**Texto para revisar**
____________________
La Montaña
Existe un fenómeno neurocognitivo llamado memoria selectiva. Es una cualidad que permite a la persona acordarse con agudeza de ciertos momentos y olvidar completamente otros. Por este motivo, muchos recordamos vividamente la angustia de separación del primer día de clases en el preescolar o la emoción del primer beso en la adolescencia.
No podemos negar que uno de los recuerdos más sublimes que tenemos todos aquellos que somos madres y padres, es sin duda, el nacimiento de nuestros hijos. Mi hijo mayor, Rodrigo nació un tres de octubre, día del odontólogo, profesión que ejercí desde que me gradué en la facultad. Nada es casual, en ese momento lo más importante para mí era él y mi desarrollo profesional. No fue fácil organizar los horarios para lograr el equilibrio entre mis obligaciones laborales, las clases que impartía en el postgrado y mi rol como madre. Los primeros años fueron complicados, con muchas ambivalencias. La maternidad, a veces no es tan obvia, por lo menos en ciertos momentos de la vida. No resulta fácil pasarse el interruptor y cambiar de modo profesional a modo mamá, pero con el tiempo lo logré.
Unos años más tarde, nació la más pequeña de la casa, Emiliana. Durante el embarazo nos habían advertido por estudios ecográficos previos, que tenía tres lesiones tumorales benignas localizadas en el corazón que por fortuna, no interferían en su funcionamiento pero, había posibilidades que estuviesen asociadas a un Síndrome que, entre muchas cosas, cursaba con cuadros de epilepsia y un retraso importante en el desarrollo evolutivo.
Al nacer hicimos todos los exámenes que nos indicaron los especialistas sin encontrar ningún hallazgo relevante, pero dos meses más tarde, Emiliana tuvo su primera convulsión y luego de algunos análisis médicos, llegó el temido diagnóstico: Síndrome de Esclerosis Tuberosa. Cada vez que pienso en ese día mi corazón se nubla. Recuerdo que fue una tarde de noviembre. Desde la ventana de la sala de espera de la clínica, donde estábamos acostumbrados a ver la inmensa vista del Ávila, ya no estaba. Esa colosal montaña que enmarca de punta a punta nuestra ciudad, había desaparecido; como si una enorme nube gris la hubiese devorado, y yo sentía que me había llevado con ella. Esa semana llovió torrencialmente en Caracas.
Si pudiera medir mi existencia en niveles de dificultad, los años que transcurrieron posterior al nacimiento de Emiliana superaron cualquier situación vivida hasta ese momento. Siempre he sentido una especial admiración por la gente que atesora en lo profundo de su ser, el sentido de resiliencia. Esa fuerza interna necesaria para levantarse luego de una fuerte caída, y seguir adelante. Poco después descubrí que se va aprendiendo a desarrollar con el transcurrir de los años y las experiencias vividas. A principio fue muy duro comprender la situación, pero luego comienzas a familiarizarte con las nuevas rutinas y a flexibilizarte. Todo es más sencillo si aceptamos la realidad, la carga disminuye sin lugar a dudas.
Creo en el destino y me lo imagino de muchas maneras. A veces fantaseo y lo veo con una hermosa vista al mar, otras veces, con vista a la montaña. Si nos quejamos toda la vida de no haber tenido la dicha de disfrutar de la vista del mar, probablemente nunca descubriremos todo lo especial que tiene la montaña. Entonces, toca salir y animarse a escalarla. Al principio la pendiente se hace cuesta arriba, pero de a poco, aprendes a disfrutar el paisaje, el olor a pasto, su cercanía con el cielo. Con cada paso comienzas a estar más cerca de la cima, sientes la quietud, su brisa y el sonido de su silencio, que sin duda, es lo único que puede acallar nuestro propio ruido interno.
____________________
**Material mostrado**
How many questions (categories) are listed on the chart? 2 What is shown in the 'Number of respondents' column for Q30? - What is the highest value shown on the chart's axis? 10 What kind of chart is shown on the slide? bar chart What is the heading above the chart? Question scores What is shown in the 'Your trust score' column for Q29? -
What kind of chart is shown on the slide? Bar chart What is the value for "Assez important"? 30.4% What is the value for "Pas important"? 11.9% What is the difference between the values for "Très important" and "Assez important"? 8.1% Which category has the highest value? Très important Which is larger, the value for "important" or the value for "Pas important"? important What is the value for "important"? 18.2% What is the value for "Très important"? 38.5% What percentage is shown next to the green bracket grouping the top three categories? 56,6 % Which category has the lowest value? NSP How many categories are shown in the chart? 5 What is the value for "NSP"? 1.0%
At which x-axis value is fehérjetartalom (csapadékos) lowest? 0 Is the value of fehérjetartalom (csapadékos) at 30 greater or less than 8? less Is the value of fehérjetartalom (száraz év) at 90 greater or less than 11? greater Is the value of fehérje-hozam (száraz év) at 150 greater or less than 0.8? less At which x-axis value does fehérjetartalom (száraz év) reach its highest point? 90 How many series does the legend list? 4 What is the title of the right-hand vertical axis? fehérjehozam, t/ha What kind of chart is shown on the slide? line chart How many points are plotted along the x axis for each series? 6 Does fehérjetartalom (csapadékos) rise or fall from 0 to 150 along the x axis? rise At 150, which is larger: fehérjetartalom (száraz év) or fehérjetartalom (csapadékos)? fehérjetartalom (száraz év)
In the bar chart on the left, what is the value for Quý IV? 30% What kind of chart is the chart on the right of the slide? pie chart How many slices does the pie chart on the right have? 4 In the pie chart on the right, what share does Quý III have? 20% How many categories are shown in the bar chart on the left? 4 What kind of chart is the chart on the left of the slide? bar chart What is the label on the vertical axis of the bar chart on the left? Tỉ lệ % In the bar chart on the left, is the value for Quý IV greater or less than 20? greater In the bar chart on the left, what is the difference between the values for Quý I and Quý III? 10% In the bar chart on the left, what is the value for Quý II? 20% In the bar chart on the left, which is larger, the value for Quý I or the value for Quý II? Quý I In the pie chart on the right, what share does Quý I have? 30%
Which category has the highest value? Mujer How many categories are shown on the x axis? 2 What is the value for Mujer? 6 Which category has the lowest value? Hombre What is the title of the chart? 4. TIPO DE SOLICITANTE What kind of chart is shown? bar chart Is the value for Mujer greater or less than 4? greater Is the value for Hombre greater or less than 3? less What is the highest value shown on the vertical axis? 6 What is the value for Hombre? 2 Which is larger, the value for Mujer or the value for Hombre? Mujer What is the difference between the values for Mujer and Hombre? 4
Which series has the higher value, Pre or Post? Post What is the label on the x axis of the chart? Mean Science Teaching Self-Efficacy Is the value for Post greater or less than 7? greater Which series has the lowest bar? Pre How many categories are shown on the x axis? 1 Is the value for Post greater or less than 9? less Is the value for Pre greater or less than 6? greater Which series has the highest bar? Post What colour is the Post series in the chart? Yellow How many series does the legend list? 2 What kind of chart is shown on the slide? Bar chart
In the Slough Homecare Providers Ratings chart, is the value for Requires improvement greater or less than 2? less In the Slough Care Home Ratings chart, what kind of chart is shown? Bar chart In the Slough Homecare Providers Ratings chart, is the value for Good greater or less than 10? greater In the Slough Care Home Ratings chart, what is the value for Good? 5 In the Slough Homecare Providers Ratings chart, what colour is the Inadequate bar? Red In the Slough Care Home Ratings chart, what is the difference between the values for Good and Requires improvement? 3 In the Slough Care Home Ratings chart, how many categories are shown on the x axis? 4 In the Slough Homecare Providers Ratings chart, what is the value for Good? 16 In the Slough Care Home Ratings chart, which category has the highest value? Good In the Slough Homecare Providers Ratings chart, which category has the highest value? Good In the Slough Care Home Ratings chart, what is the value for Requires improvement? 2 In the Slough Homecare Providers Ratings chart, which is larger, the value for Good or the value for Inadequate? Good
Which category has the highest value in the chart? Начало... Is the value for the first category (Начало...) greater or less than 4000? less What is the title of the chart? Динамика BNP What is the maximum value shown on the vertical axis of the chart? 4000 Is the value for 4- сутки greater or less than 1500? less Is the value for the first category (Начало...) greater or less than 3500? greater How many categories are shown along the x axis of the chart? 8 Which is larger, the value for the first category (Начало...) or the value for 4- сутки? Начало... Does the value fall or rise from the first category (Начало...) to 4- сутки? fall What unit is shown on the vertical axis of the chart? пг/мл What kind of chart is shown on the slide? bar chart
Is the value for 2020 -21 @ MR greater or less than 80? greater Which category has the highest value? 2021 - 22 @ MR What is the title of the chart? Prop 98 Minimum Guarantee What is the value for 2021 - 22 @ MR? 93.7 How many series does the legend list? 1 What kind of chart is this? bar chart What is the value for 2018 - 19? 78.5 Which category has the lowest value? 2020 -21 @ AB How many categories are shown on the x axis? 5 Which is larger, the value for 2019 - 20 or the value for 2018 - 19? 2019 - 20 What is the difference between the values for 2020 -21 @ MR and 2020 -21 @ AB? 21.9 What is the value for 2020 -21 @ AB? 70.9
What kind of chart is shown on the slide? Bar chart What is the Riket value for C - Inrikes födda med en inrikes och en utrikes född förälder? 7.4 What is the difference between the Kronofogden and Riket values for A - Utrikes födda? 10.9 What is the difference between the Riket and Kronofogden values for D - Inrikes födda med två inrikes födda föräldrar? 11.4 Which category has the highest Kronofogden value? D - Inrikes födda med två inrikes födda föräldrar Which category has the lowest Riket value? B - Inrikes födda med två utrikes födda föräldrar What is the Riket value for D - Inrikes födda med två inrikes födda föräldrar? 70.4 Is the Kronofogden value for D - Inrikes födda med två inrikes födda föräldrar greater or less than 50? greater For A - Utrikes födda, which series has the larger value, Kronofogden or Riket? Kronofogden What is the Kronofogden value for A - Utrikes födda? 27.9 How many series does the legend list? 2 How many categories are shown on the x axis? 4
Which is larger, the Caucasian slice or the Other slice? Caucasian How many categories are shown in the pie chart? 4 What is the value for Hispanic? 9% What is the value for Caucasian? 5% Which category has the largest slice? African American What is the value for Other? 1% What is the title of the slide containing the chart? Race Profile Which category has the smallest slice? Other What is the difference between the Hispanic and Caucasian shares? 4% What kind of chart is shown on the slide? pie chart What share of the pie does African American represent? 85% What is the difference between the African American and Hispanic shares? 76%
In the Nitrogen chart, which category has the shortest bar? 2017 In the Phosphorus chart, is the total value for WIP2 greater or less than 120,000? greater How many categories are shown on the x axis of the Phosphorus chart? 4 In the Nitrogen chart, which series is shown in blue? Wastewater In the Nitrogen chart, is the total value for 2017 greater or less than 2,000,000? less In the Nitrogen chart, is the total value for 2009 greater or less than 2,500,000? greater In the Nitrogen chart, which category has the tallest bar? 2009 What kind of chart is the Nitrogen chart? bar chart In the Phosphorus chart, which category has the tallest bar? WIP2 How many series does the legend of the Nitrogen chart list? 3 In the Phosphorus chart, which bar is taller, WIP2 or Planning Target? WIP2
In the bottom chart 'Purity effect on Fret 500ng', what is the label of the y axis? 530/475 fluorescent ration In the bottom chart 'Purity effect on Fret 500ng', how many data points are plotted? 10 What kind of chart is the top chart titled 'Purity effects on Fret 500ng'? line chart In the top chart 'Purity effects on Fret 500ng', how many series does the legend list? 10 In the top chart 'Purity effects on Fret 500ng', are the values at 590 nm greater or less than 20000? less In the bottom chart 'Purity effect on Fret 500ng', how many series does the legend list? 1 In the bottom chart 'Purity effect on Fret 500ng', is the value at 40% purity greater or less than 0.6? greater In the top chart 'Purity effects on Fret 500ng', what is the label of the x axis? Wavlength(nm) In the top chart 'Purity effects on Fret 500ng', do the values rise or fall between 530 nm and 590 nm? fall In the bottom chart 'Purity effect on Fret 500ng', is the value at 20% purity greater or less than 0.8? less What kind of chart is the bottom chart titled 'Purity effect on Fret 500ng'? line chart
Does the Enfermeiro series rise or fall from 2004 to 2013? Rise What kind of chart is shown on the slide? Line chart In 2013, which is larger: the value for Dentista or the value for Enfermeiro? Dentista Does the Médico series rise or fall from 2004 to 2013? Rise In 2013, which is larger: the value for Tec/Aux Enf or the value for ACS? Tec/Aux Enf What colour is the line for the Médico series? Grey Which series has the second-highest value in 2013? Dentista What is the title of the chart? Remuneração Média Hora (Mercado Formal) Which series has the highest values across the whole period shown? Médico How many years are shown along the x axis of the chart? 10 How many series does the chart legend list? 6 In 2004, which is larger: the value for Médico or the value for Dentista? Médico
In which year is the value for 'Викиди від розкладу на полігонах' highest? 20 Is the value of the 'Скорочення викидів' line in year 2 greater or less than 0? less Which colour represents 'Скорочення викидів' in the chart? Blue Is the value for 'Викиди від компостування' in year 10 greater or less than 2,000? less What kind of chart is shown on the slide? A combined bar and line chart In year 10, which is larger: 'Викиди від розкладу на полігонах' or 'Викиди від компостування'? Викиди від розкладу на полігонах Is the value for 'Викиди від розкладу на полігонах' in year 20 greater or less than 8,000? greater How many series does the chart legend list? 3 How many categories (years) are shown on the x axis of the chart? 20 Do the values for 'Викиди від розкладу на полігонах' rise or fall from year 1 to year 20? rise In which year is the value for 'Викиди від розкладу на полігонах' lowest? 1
____________________
**Preguntas por responder**
(a) Traduzca al inglés esta oración del texto para revisar: "Creo en el destino y me lo imagino de muchas maneras."
(b) Transcriba sin cambios el fragmento del texto para revisar que empieza con las palabras "Creo en el destino" y termina con "propio ruido interno.".
Para responder, basta con el texto para revisar, sin otras fuentes.

**Respuestas por ítem**
(a) I believe in destiny and I imagine it in many ways.

(b)
Creo en el destino y me lo imagino de muchas maneras. A veces fantaseo y lo veo con una hermosa vista al mar, otras veces, con vista a la montaña. Si nos quejamos toda la vida de no haber tenido la dicha de disfrutar de la vista del mar, probablemente nunca descubriremos todo lo especial que tiene la montaña. Entonces, toca salir y animarse a escalarla. Al principio la pendiente se hace cuesta arriba, pero de a poco, aprendes a disfrutar el paisaje, el olor a pasto, su cercanía con el cielo. Con cada paso comienzas a estar más cerca de la cima, sientes la quietud, su brisa y el sonido de su silencio, que sin duda, es lo único que puede acallar nuestro propio ruido interno.